Katya showed neither approval nor scorn for the decision. She looked at her father, looked at Rafflorn, and nodded curtly. 

"Ahem." Jettok was standing behind the counter. Mr. Ohanna turned and could see only the dwarf from the beard up. "I would like some service," Jettok said politely. 

"Certainly, friend," Ohanna said. He walked over. "What can I do for you?"

"Well, I believe Kyla neglected to mention a brief episode in the Temple, wherein I restored Katya's sanity with a wish." He related that bit of the story, to Katya's chagrin. "A wish is no small thing, as you surely know. The point I'm getting to is that I would like to make a deal with you. I saved your daughter's mind from ruin… could you repay the favor and find me these items?" He held up a short list. Ohanna took the list and looked through it. 

_Belt of Giant Strength
Boots of Levitation_

"I can pay for them on my own," Jettok said, hefting the bag of gems he'd won drawing from the Deck and dropping it on the counter. "I would just like to make use of your connections in Verbobonc. You could find them faster than I could on my own." 

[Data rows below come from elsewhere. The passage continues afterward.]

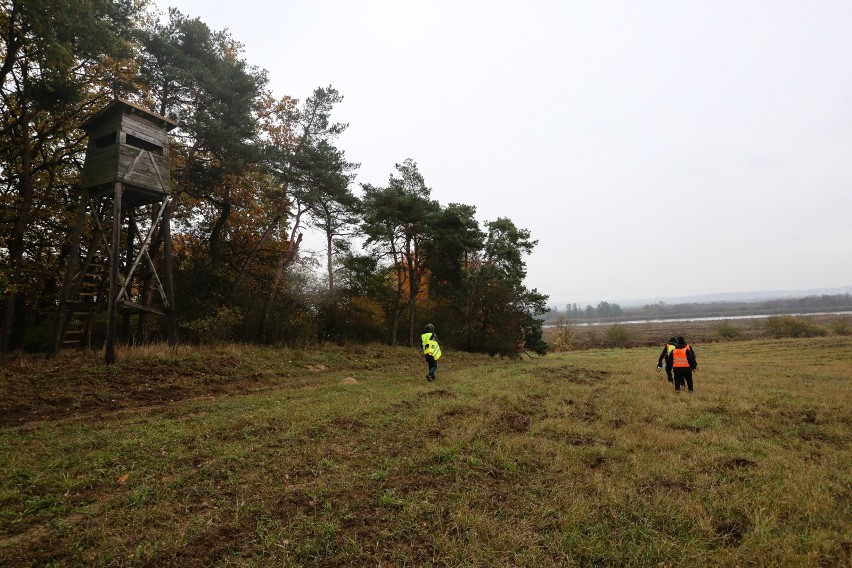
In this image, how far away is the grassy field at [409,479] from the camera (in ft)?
11.3

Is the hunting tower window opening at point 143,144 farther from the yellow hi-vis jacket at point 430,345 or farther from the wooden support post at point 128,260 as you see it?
the yellow hi-vis jacket at point 430,345

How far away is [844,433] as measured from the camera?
7.24 m

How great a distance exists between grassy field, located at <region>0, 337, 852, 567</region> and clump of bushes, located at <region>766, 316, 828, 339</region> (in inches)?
2245

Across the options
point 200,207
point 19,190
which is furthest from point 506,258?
point 19,190

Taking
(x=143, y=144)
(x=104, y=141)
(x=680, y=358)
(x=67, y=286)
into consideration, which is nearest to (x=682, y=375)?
(x=680, y=358)

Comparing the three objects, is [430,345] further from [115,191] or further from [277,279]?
[115,191]

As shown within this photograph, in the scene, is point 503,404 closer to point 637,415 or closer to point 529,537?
point 637,415

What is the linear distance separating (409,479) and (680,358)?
1071 cm

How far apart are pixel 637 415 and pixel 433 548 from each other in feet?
22.7

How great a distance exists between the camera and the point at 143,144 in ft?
44.5

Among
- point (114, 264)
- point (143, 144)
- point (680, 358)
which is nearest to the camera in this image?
point (114, 264)

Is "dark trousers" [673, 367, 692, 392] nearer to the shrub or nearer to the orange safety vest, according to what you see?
the orange safety vest

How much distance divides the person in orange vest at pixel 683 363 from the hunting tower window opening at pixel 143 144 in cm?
1884

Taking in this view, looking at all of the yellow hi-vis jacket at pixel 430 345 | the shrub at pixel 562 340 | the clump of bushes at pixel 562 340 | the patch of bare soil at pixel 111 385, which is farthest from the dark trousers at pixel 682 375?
the shrub at pixel 562 340
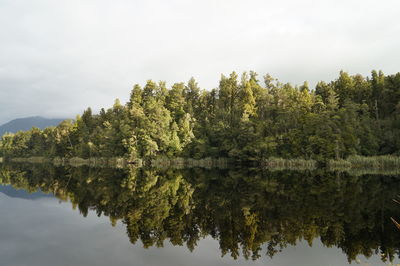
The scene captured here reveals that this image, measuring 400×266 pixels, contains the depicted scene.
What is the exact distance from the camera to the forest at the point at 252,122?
50.5 metres

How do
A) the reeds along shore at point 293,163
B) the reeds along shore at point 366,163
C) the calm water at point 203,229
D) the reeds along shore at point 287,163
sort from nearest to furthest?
1. the calm water at point 203,229
2. the reeds along shore at point 293,163
3. the reeds along shore at point 366,163
4. the reeds along shore at point 287,163

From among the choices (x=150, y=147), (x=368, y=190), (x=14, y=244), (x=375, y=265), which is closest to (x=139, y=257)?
(x=14, y=244)

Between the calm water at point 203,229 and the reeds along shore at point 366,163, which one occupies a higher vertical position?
the reeds along shore at point 366,163

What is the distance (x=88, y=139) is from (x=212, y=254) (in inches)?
2878

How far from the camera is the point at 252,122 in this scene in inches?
2254

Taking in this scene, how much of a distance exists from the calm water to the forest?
33098 millimetres

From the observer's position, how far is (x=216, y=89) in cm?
7700

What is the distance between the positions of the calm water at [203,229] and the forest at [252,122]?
33.1 metres

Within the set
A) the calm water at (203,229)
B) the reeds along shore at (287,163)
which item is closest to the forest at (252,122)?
the reeds along shore at (287,163)

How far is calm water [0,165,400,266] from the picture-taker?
898 cm

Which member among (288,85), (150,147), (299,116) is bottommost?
(150,147)

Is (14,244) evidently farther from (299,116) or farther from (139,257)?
(299,116)

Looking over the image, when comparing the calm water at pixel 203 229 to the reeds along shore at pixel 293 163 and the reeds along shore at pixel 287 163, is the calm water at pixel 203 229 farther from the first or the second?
the reeds along shore at pixel 287 163

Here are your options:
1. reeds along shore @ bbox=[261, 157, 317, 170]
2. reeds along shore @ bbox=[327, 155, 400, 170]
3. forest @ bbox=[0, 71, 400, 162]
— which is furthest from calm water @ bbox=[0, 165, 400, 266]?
forest @ bbox=[0, 71, 400, 162]
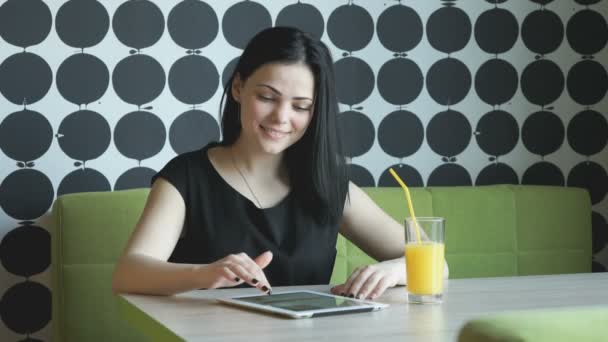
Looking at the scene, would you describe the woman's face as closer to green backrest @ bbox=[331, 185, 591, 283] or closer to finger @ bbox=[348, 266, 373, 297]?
finger @ bbox=[348, 266, 373, 297]

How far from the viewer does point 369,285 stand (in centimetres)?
142

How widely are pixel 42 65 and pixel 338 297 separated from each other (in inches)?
52.2

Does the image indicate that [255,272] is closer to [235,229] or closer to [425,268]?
[425,268]

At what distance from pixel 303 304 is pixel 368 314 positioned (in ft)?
0.33

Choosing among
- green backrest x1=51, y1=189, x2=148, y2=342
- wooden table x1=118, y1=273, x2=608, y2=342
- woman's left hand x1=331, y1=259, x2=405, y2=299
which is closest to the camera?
wooden table x1=118, y1=273, x2=608, y2=342

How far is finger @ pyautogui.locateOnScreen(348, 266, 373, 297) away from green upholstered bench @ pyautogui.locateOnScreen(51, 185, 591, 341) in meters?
0.90

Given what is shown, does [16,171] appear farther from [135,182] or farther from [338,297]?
[338,297]

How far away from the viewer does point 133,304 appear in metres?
1.35

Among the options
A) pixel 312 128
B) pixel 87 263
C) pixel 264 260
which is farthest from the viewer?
pixel 87 263

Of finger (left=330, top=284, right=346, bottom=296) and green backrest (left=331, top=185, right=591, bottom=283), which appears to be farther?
green backrest (left=331, top=185, right=591, bottom=283)

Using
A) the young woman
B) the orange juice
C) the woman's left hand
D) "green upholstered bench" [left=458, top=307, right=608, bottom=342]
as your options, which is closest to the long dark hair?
the young woman

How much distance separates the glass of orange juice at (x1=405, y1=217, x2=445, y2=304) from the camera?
1344mm

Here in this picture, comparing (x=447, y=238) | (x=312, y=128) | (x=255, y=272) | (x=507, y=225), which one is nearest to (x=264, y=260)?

Ohanna folded the paper and put it in his pocket. "Sir, if what you say is true, it will be my pleasure. I shall have these before the night is through."

"Excellent," Jettok grinned. "Now let's go drink!"


----------



## Breakstone

Wahoo!

That's cool, Doc!

Hm... if I hadn't woken up so early this morning, I'd probably say more, but...

Wahoo!


----------



## Dr Midnight

The party gathered their things when Kyla came down from her bath. In the back room, Ohanna said goodbye to Rafflorn. “Keep an eye on my girls,” he said. “They’re so precious to me.” 

“You know I will, Mr. Ohanna.” 

Ohanna smiled fondly. “You’re like the son I never had. Hey, with some good luck, you may yet become my son after all, eh?” He winked, and Raff’s ears turned red. “Don’t worry kiddo. She’ll come around… you’ll see.” Apprentice and master farewell and parted.  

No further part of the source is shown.